В широком смысле шаманы – достаточно независимые от суда общества мудрецы, которые в разных культурных и исторических условиях проявляют свой дар достаточно сходно. Все эти персонажи характеризуются сакральной внесистемностью, которая делает их носителями высшего человеческого (воспринимаемого как сверхчеловеческое, божественное) знания. Таковы индийские йоги, продолжающие традицию ведических риши, мудрецы в даосизме, жившие подаяниями, странствуя по селениям, исламские дервиши, русские юродивые – «блаженные Христа ради», сочетавшие сакральное безумие с божественным провидением.
***
В более сложно организованных обществах на смену шаманам приходят жрецы. Если шаман выступал символом универсума, человеком-храмом, то жрец – лишь элемент сложной бюрократической системы, какой-то религиозной организации, церкви. Позже появляются «жрецы науки», «жрецы закона». Все они только слуги своего культа, утратившие «космичность» шамана, занятые той частью забот мира, которые доверила им система. Если авторитет шамана строится на общественном признании, опирающемся на веру в его природный дар и волю, то место и роль жреца в обществе определяется иерархией и стажем покорения карьерных ступенек. В этом шаман больше похож на современного музыканта, писателя, художника, добивающихся признания собственным трудом и талантом.

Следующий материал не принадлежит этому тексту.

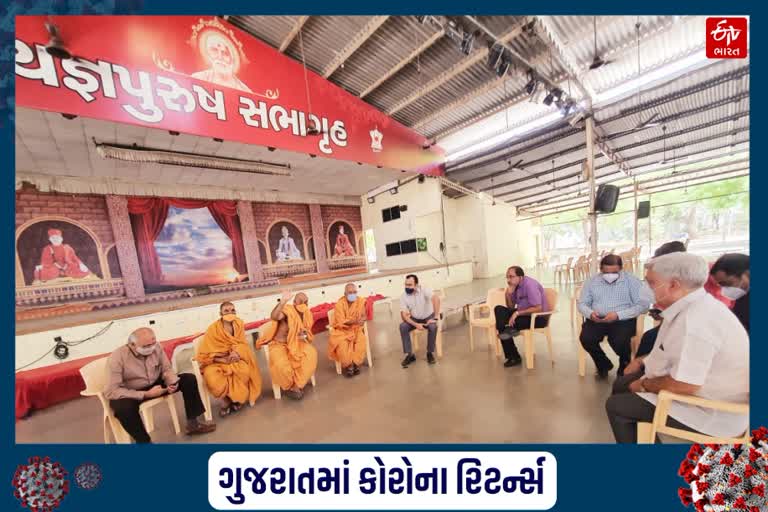 વડોદરાની આટલાદરા BAPS હોસ્પિટલમાં 500 બેડની વ્યવસ્થા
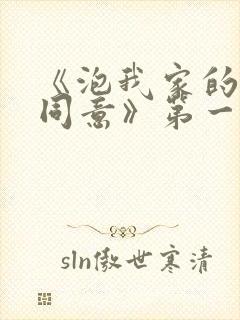 《泡我家的辣妹同意》第一季免费观看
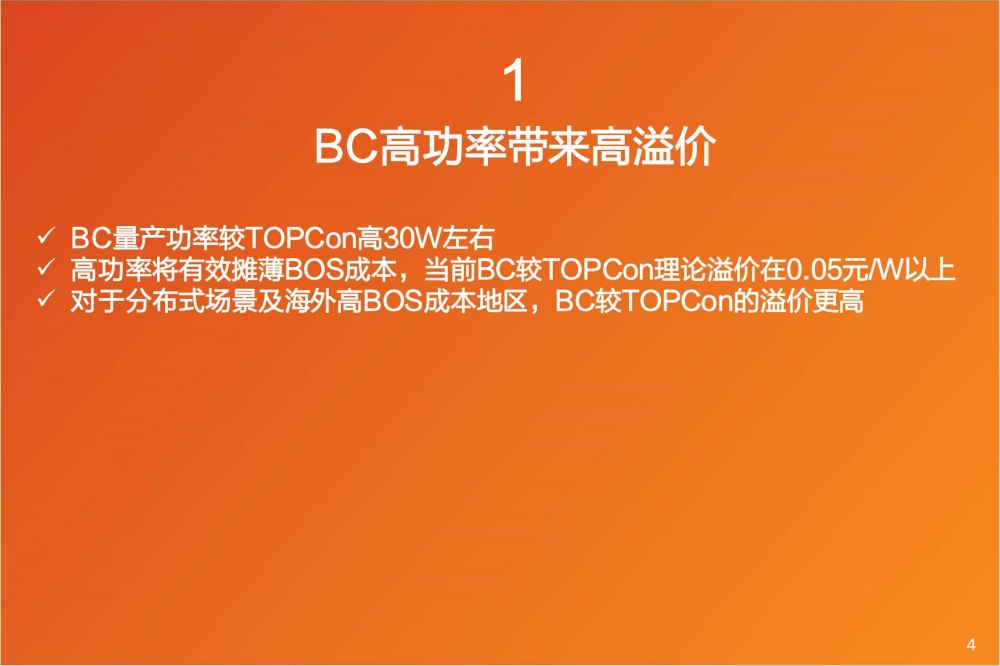 20250705-天风证券-电力设备行业：光伏新技术，看好BC从1到10(1)_04.jpg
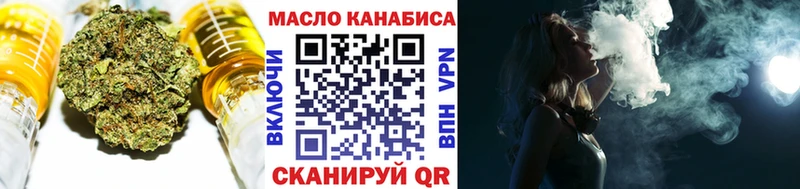 Дистиллят ТГК жижа  Зея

Власть жреца – это сила болта в сложной машине. Сломавшийся болт легко заменить. Личность же уникальна и незаменима. А еще личность ценит свободу, как питательную среду для всестороннего развития. Ведь универсум имеет много сторон. Живое космическое дерево нельзя распилить на дрова, или пустить на мебель. Тогда оно теряет и жизнь, и универсальность, сводясь к единственной утилитарной функции. Так и с машиной, и с болтиком в ней. Машина «заточена» под конкретные задачи, она не терпит свободы. Еще меньше свободы у болта. Если болт нарушает правила машины, он негоден для службы, его вышвыривают.
Жрецы никогда не равны богам. Они только священнослужители, выспрашивающие милости у небес. Обычно специализация у жреца узкая: организовывать ритуалы, приносить жертвы, возносить молитвы, принимать послания богов. Шаман же – «и швец, и жнец, и на дуде игрец» в сфере сакрального. Свободный, частнопрактикующий жрец невозможен, хотя люди с психологией жрецов могут оказаться «не у дел», становясь несистемными служителями своей культуры, сидящими «на скамейке запасных» (что-то вроде оппозиции, которая может стать властью). Шамана же не интересует земное, человеческое покровительство. Это предприниматель, действующий на свой страх и риск. Он общается с духами на равных, как партнер, а то и повелевает некоторыми из них. В деятельности шамана много игры, импровизации, он имеет дело с живой реальностью сакрального. А жрец опутан канонами и уставами закостеневшей религиозной системы, в которой боги уже скорее мертвы, чем живы.